Directive =>
Return every line of the entries below that contains the string "frame", matching case exactly.

^^^^^^^^^^^^^^^^

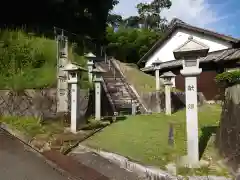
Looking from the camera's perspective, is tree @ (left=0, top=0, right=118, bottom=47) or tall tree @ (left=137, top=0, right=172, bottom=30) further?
tall tree @ (left=137, top=0, right=172, bottom=30)

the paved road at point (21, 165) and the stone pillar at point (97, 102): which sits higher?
the stone pillar at point (97, 102)

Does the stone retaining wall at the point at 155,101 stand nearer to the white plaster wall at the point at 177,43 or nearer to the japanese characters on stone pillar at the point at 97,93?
the japanese characters on stone pillar at the point at 97,93

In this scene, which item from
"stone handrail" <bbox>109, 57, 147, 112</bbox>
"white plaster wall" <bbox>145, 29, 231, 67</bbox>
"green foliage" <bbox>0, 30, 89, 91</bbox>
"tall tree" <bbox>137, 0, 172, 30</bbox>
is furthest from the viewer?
"tall tree" <bbox>137, 0, 172, 30</bbox>

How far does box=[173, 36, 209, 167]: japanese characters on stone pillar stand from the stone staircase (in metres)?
8.50

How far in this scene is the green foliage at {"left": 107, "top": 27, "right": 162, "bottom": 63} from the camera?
1235 inches

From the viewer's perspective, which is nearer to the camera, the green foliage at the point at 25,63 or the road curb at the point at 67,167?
the road curb at the point at 67,167

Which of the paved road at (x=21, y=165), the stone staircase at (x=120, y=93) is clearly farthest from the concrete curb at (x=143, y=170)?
the stone staircase at (x=120, y=93)

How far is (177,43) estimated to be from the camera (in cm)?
2425

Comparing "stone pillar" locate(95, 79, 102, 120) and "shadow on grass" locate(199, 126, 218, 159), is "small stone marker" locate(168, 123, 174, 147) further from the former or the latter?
"stone pillar" locate(95, 79, 102, 120)

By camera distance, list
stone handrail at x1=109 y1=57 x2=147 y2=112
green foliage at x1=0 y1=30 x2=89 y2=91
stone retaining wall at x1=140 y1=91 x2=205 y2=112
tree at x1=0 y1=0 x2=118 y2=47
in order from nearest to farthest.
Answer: green foliage at x1=0 y1=30 x2=89 y2=91, stone retaining wall at x1=140 y1=91 x2=205 y2=112, stone handrail at x1=109 y1=57 x2=147 y2=112, tree at x1=0 y1=0 x2=118 y2=47

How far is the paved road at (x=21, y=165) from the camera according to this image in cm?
559

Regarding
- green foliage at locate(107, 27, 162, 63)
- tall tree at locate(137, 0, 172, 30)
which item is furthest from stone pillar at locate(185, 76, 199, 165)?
tall tree at locate(137, 0, 172, 30)

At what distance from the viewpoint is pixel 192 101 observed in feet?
19.6

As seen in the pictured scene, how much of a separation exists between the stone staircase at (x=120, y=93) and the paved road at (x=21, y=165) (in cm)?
752
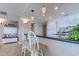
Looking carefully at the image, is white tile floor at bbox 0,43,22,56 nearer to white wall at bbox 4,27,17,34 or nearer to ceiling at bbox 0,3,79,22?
white wall at bbox 4,27,17,34

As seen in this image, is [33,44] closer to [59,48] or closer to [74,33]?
[59,48]

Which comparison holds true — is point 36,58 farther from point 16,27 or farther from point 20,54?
point 16,27

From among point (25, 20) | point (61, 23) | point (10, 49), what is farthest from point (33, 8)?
point (10, 49)

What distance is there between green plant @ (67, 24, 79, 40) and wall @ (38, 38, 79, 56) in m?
0.11

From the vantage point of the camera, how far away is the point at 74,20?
2055 mm

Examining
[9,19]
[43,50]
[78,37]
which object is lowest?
[43,50]

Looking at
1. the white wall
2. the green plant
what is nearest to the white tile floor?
the white wall

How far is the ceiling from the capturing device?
6.82 ft

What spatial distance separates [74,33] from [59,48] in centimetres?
34

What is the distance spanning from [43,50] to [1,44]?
0.69 m

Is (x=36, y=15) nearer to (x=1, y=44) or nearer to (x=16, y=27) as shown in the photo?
(x=16, y=27)

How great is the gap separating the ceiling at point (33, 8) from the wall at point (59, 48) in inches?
15.6

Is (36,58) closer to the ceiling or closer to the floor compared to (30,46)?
closer to the floor

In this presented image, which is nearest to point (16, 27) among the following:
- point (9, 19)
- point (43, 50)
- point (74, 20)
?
point (9, 19)
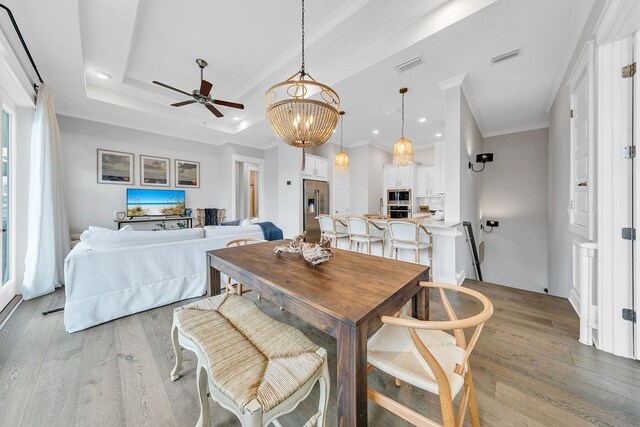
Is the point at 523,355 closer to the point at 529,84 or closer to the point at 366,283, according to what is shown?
the point at 366,283

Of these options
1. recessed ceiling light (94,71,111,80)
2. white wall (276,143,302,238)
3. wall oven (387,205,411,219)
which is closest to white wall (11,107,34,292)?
recessed ceiling light (94,71,111,80)

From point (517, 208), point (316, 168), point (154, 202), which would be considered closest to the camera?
point (517, 208)

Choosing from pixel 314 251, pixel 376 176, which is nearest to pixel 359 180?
pixel 376 176

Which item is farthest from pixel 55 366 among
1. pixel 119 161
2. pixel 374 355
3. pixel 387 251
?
pixel 119 161

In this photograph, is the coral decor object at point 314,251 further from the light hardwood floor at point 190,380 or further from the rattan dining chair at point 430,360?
the light hardwood floor at point 190,380

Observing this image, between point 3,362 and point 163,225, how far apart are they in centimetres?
403

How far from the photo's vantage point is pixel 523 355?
1.66 meters

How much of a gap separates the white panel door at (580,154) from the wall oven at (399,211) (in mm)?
3751

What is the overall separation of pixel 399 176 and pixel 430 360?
19.9 feet

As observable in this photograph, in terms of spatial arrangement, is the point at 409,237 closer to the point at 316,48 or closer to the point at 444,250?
the point at 444,250

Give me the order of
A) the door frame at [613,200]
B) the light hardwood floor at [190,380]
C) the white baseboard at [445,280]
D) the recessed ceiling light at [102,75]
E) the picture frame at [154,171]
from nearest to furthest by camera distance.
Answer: the light hardwood floor at [190,380] < the door frame at [613,200] < the white baseboard at [445,280] < the recessed ceiling light at [102,75] < the picture frame at [154,171]

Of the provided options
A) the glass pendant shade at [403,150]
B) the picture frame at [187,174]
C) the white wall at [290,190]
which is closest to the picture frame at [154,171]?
the picture frame at [187,174]

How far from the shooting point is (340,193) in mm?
6285

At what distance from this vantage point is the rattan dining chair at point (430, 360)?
0.82 m
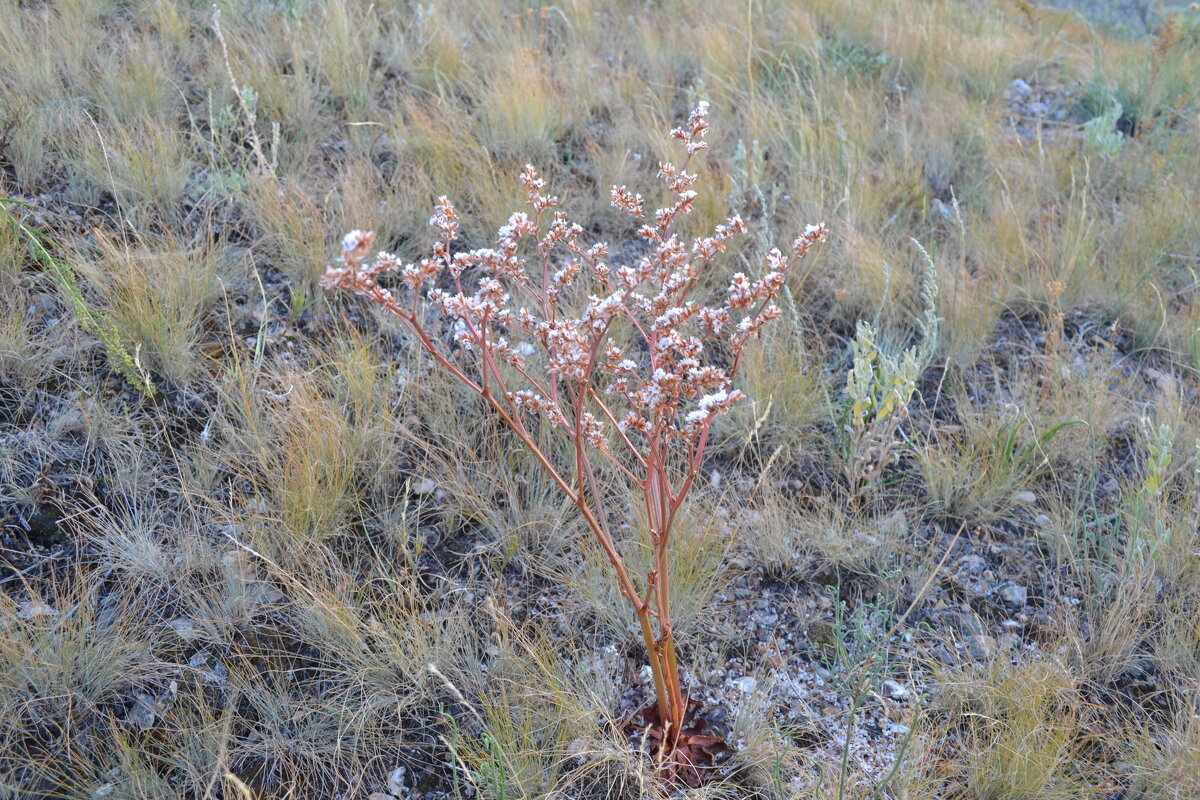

^^^^^^^^^^^^^^^^

Response to the task =>
A) the door frame at [613,200]
E) the picture frame at [154,171]
Answer: the light hardwood floor at [190,380] < the door frame at [613,200] < the white baseboard at [445,280] < the recessed ceiling light at [102,75] < the picture frame at [154,171]
B) the picture frame at [187,174]
which is closest to the picture frame at [154,171]?
the picture frame at [187,174]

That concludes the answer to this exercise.